**TASK REQUIREMENTS**
Return each line of the items below that contains the word "order". Matching is case-sensitive.

Dataset entries:
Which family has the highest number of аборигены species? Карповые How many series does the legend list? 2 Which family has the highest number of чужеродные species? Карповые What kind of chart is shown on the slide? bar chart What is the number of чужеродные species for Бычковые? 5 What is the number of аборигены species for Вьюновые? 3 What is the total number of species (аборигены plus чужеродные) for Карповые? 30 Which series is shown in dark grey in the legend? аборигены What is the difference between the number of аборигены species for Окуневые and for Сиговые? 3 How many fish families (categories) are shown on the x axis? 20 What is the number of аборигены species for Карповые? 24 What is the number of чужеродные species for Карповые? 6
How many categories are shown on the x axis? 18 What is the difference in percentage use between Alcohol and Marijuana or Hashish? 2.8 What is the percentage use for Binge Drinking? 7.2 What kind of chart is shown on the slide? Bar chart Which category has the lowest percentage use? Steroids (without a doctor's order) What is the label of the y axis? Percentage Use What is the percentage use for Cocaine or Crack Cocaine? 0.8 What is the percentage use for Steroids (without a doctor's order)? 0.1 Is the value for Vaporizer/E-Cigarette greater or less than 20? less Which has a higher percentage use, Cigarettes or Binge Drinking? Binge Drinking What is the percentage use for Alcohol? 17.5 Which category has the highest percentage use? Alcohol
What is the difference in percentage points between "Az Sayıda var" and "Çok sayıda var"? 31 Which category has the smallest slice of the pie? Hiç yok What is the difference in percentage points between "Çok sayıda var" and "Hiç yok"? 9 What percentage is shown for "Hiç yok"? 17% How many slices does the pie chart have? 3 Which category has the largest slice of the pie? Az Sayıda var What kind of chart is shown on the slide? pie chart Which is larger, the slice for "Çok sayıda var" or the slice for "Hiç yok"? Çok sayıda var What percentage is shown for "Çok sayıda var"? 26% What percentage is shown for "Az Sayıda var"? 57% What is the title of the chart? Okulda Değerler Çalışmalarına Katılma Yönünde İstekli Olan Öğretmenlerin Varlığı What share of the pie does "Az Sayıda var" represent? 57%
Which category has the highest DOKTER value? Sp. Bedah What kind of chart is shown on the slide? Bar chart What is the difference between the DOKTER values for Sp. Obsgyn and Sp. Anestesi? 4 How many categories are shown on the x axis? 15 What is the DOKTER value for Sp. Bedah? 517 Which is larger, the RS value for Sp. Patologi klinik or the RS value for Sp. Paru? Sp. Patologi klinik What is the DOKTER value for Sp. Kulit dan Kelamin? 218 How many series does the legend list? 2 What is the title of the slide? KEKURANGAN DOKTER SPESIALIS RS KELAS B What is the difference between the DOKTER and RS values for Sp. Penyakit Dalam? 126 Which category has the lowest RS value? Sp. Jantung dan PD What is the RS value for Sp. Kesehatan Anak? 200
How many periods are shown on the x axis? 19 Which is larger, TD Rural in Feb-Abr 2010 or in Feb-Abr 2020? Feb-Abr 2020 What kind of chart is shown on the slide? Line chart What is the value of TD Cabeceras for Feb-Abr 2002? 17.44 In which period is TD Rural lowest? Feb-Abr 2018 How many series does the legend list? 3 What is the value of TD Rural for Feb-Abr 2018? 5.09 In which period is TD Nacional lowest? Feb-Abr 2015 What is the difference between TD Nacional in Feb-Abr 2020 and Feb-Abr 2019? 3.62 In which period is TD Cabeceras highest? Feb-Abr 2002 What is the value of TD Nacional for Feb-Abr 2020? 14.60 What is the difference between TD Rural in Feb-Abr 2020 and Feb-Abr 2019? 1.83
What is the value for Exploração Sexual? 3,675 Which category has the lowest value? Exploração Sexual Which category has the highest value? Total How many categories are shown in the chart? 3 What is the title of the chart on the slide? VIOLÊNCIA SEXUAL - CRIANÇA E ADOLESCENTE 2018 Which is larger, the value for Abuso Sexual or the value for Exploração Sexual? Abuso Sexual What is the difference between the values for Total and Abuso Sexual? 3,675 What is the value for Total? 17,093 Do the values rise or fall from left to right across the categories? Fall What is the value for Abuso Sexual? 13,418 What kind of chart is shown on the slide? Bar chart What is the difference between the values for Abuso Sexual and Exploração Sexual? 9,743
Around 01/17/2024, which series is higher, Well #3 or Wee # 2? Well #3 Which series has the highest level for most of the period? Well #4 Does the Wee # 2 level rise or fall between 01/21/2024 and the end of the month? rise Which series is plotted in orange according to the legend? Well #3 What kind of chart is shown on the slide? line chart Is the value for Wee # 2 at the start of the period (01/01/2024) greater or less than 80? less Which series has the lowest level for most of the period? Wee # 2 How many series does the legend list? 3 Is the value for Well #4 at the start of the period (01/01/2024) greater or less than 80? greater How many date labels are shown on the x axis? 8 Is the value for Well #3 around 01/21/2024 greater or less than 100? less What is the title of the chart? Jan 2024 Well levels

**RESPONSE**
How many categories are shown on the x axis? 18 What is the difference in percentage use between Alcohol and Marijuana or Hashish? 2.8 What is the percentage use for Binge Drinking? 7.2 What kind of chart is shown on the slide? Bar chart Which category has the lowest percentage use? Steroids (without a doctor's order) What is the label of the y axis? Percentage Use What is the percentage use for Cocaine or Crack Cocaine? 0.8 What is the percentage use for Steroids (without a doctor's order)? 0.1 Is the value for Vaporizer/E-Cigarette greater or less than 20? less Which has a higher percentage use, Cigarettes or Binge Drinking? Binge Drinking What is the percentage use for Alcohol? 17.5 Which category has the highest percentage use? Alcohol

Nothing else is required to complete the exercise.